■ 任务 a ■
把条目中从含有“At what camera”的那一行起、直到条目最后一行为止的各行转换成编号列表，首尾两行都算在内，空行一律去掉。

■ 源文档 ■
_ _ _ _
瑞芯微rk3399使用rga图形加速处理后拷贝到普通内存耗时大的解决方案
rga,mpp,drm,un-cached
rga图形加速引擎处理图形很快:rk3399开发板自带rga(图形加速引擎)和mpp编解码。在MPP解码->图像后处理->显示整个流程中,RGA都是直接访问内存物理地址,整个过程零内存拷贝,效率很高。(都是在drm内存上完成,drm内存默认non-cache)。
从rga的drm内存拷贝图片到普通内存很慢:其他任何软件以cpu访问该段内存都会因为non-cached导致不必要的损失
解决方案:
将rga-API替换
老版rga-API:
extern "C"
{
#include "rockchip_rga/rockchip_rga.h"
}
dec_rga->ops->setSrcFormat(dec_rga, V4L2_PIX_FMT_NV12, width, ver_stride);
dec_rga->ops->setDstFormat(dec_rga, V4L2_PIX_FMT_RGB24, width, height);
dec_rga->ops->setSrcCrop(dec_rga, 0, 0, width, height);
dec_rga->ops->setSrcBufferPtr(dec_rga, (unsignedchar*)mpp_buffer_get_ptr(buffer));
dec_rga->ops->setDstBufferPtr(dec_rga, (unsigned char*)rgb_buffer);
dec_rga->ops->go(dec_rga);//rga处理(resize,cvtcolor)很快
img_rgb = cv::Mat(height, width, CV_8UC3, (uchar*)(rgb_buffer), cv::Mat::AUTO_STEP).clone();//从rga-drm memory拷贝到普通内存很慢
新rga-API:
#include "RgaUtils.h"
#include "im2d_api/im2d.hpp"
#include "rga.h"
_ _ _ _
■ 任务 b ■
将上面这篇讲 RK3399 的 RGA 处理后拷贝到普通内存耗时问题的文档从头到尾原样抄录一遍。

■ 数据摘录 ■
_ _ _ _
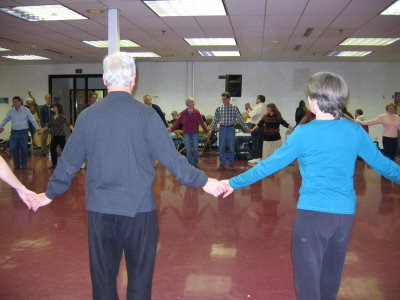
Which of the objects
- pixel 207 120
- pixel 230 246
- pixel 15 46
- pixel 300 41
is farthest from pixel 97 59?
pixel 230 246

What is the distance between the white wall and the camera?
44.3ft

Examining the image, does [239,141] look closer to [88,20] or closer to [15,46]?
[88,20]

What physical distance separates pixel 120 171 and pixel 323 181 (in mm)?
896

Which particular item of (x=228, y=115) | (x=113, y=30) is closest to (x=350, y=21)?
(x=228, y=115)

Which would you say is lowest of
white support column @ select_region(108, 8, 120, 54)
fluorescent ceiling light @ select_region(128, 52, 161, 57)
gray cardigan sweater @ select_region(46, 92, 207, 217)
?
gray cardigan sweater @ select_region(46, 92, 207, 217)

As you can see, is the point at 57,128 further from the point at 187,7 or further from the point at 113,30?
the point at 187,7

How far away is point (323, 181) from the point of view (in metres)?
1.74

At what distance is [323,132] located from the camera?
1.73 metres

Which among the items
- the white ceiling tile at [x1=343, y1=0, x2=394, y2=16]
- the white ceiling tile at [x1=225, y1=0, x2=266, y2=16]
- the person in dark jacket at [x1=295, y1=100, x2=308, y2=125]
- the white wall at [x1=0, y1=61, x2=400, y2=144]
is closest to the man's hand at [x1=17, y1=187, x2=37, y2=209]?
the white ceiling tile at [x1=225, y1=0, x2=266, y2=16]

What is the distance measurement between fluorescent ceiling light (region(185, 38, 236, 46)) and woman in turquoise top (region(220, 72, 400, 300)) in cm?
811

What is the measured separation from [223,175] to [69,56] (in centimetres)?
763

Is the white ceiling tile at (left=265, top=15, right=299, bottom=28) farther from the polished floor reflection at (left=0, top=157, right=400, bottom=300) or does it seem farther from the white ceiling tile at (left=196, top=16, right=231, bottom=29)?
the polished floor reflection at (left=0, top=157, right=400, bottom=300)

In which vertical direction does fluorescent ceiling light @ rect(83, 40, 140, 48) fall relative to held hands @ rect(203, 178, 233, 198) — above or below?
above

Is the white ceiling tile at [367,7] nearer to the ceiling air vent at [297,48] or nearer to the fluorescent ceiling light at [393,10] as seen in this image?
the fluorescent ceiling light at [393,10]
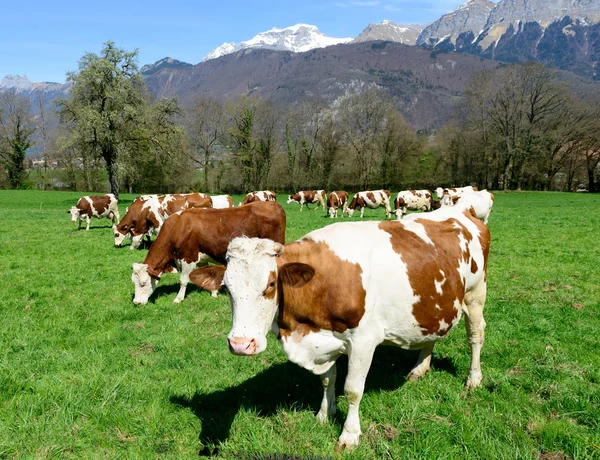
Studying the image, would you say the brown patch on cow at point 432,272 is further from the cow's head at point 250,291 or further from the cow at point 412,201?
the cow at point 412,201

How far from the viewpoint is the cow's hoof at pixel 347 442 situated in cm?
364

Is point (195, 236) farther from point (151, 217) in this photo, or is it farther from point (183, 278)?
point (151, 217)

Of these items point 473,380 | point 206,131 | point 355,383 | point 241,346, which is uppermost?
point 206,131

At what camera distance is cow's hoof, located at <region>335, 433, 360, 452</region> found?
143 inches

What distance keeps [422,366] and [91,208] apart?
69.2 ft

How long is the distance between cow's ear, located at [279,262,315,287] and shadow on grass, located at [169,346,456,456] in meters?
1.71

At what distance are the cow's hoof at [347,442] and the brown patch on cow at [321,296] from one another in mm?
1109

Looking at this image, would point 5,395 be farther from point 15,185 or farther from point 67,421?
point 15,185

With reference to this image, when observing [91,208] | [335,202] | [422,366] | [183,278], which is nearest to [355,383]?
[422,366]

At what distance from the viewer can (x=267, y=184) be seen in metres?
60.9

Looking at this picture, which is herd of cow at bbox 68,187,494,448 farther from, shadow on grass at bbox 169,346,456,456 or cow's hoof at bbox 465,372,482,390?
_ _ _ _
■ 练习答案 a ■
1. At what camera distance is cow's hoof, located at <region>335, 433, 360, 452</region> found?
2. 143 inches
3. What distance keeps [422,366] and [91,208] apart?
4. 69.2 ft
5. How long is the distance between cow's ear, located at [279,262,315,287] and shadow on grass, located at [169,346,456,456] in meters?
6. 1.71
7. At what distance are the cow's hoof at [347,442] and the brown patch on cow at [321,296] from one another in mm?
8. 1109
9. Looking at this image, would point 5,395 be farther from point 15,185 or farther from point 67,421?
10. point 15,185
11. With reference to this image, when observing [91,208] | [335,202] | [422,366] | [183,278], which is nearest to [355,383]?
12. [422,366]
13. At what distance from the viewer can (x=267, y=184) be seen in metres?
14. 60.9
15. Looking at this picture, which is herd of cow at bbox 68,187,494,448 farther from, shadow on grass at bbox 169,346,456,456 or cow's hoof at bbox 465,372,482,390?

■ 练习答案 b ■
瑞芯微rk3399使用rga图形加速处理后拷贝到普通内存耗时大的解决方案
rga,mpp,drm,un-cached
rga图形加速引擎处理图形很快:rk3399开发板自带rga(图形加速引擎)和mpp编解码。在MPP解码->图像后处理->显示整个流程中,RGA都是直接访问内存物理地址,整个过程零内存拷贝,效率很高。(都是在drm内存上完成,drm内存默认non-cache)。
从rga的drm内存拷贝图片到普通内存很慢:其他任何软件以cpu访问该段内存都会因为non-cached导致不必要的损失
解决方案:
将rga-API替换
老版rga-API:
extern "C"
{
#include "rockchip_rga/rockchip_rga.h"
}
dec_rga->ops->setSrcFormat(dec_rga, V4L2_PIX_FMT_NV12, width, ver_stride);
dec_rga->ops->setDstFormat(dec_rga, V4L2_PIX_FMT_RGB24, width, height);
dec_rga->ops->setSrcCrop(dec_rga, 0, 0, width, height);
dec_rga->ops->setSrcBufferPtr(dec_rga, (unsignedchar*)mpp_buffer_get_ptr(buffer));
dec_rga->ops->setDstBufferPtr(dec_rga, (unsigned char*)rgb_buffer);
dec_rga->ops->go(dec_rga);//rga处理(resize,cvtcolor)很快
img_rgb = cv::Mat(height, width, CV_8UC3, (uchar*)(rgb_buffer), cv::Mat::AUTO_STEP).clone();//从rga-drm memory拷贝到普通内存很慢
新rga-API:
#include "RgaUtils.h"
#include "im2d_api/im2d.hpp"
#include "rga.h"